Case 2: Industrial Wastewater - Textile Plant

Before (Alum):

●     Flow: 5,000 m³/day

●     Alum: 80 mg/L + lime 40 mg/L

●     Treatment time: 4 hours

●     Annual cost: $78,000

After (PAC):

●     Same flow

●     PAC: 45 mg/L, no lime

●     Treatment time: 2.5 hours

●     Annual cost: $48,000

Results:

●     Savings: $30,000/year (38%)

●     Faster treatment = increased capacity

●     Simpler operations

●     Better cold-weather performance


Common Mistakes to Avoid


Mistake 1: Direct Dose Replacement

Wrong: "We used 40 mg/L alum, so we'll use 40 mg/L PAC"

Right: Start with jar tests, typically need 40-60% less PAC


Mistake 2: Ignoring pH Adjustment

Wrong: Keep adding lime as before

Right: PAC often eliminates need for pH adjustment, test first


Mistake 3: Using Wrong PAC Grade

Wrong: Buying cheapest PAC available

Right: Match PAC grade (basicity, Al content) to application


Mistake 4: Not Training Staff

Wrong: Switch without operator training

Right: Comprehensive training on different behavior


Mistake 5: Inadequate Testing

Wrong: Switch based on sales pitch alone

Right: Always conduct jar tests and pilot trials


FAQ


Q: Is PAC safe for drinking water?
A: Yes. PAC is approved by WHO and NSF for potable water. Produces lower aluminum residuals than alum.

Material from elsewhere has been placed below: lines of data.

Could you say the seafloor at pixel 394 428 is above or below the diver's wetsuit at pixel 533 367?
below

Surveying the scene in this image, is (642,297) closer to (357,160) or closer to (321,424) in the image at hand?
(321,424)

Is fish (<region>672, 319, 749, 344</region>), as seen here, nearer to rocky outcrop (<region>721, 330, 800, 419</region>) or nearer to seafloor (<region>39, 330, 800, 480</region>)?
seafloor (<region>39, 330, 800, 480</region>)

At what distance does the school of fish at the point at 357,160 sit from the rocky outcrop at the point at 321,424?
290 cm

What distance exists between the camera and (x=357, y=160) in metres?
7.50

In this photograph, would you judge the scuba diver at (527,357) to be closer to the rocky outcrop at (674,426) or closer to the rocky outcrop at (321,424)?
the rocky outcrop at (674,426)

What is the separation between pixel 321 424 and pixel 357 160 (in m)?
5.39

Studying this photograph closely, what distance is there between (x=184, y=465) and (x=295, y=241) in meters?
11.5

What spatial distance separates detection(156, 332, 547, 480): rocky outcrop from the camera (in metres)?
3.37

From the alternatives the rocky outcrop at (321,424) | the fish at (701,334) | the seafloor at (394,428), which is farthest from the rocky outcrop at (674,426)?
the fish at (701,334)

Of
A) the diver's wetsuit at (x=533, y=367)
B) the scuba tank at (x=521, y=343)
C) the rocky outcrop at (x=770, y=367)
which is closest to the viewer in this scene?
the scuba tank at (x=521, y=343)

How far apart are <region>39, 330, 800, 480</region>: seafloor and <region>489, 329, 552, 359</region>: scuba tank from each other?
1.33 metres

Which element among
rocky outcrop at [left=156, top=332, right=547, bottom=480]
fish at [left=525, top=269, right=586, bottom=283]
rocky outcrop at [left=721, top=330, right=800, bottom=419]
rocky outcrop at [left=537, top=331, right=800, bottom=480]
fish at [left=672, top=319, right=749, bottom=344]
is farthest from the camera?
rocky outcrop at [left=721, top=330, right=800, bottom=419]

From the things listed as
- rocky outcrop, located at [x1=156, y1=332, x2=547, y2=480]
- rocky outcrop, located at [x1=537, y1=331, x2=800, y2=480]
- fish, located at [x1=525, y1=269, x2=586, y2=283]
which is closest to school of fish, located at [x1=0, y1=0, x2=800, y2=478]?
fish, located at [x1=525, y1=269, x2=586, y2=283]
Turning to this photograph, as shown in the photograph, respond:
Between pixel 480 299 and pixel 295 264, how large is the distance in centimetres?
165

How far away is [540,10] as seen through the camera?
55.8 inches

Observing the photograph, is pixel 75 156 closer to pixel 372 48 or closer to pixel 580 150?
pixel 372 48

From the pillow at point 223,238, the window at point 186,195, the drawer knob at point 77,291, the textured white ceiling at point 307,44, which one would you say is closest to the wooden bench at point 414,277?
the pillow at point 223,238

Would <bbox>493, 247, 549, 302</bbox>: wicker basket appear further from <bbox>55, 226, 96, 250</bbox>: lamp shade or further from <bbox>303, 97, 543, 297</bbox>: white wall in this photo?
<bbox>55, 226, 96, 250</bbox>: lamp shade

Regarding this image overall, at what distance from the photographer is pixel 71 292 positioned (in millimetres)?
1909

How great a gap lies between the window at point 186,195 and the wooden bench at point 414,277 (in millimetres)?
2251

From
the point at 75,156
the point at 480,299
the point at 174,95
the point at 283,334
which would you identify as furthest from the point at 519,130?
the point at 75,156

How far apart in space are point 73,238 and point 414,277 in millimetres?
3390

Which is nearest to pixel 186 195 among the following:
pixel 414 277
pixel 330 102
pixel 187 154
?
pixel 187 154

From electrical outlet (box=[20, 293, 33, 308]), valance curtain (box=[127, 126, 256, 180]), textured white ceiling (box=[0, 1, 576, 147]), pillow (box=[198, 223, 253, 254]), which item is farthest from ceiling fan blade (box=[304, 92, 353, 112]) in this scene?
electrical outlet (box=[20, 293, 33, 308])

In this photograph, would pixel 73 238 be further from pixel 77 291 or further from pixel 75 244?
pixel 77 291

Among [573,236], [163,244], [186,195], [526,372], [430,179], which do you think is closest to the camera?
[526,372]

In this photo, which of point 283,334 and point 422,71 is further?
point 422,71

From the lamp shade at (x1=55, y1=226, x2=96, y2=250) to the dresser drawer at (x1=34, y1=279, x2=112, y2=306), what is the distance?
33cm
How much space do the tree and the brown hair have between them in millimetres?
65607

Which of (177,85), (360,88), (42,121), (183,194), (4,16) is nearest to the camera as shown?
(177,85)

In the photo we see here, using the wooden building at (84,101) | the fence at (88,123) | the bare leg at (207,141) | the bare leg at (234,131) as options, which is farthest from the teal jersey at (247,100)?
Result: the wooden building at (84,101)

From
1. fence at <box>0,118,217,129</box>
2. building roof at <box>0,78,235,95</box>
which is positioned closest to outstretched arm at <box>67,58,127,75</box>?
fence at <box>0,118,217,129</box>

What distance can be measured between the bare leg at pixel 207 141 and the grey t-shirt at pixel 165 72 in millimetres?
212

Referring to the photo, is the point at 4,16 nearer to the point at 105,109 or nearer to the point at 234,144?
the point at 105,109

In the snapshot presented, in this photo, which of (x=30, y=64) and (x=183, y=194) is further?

Q: Can I mix PAC and alum together?
A: Not recommended. Use one or the other. Switching should be complete transition.


Q: How long does PAC solution last?
A: Liquid PAC: 6-12 months. Powder PAC: 18-24 months. Prepared solutions: 24-48 hours.


Q: Will PAC work in my existing equipment?
A: Usually yes, but check material compatibility. PAC is less corrosive than alum.


Q: Is PAC environmentally better than alum?
A: Yes. Less sludge, lower residuals, no sulfate addition, better for aquatic life.


Q: What if PAC costs more per kg?
A: Focus on cost per m³ treated, not per kg. Total operating cost almost always favors PAC.


Summary


PAC outperforms alum in 8 out of 9 categories
Total operating cost 30-50% lower with PAC
Faster treatment, less sludge, simpler operations
Better cold-water performance
Lower aluminum residuals for compliance
Payback period typically 3-6 months

The Choice is Clear: For most applications, PAC is the superior coagulant delivering better performance and lower total cost despite higher unit price.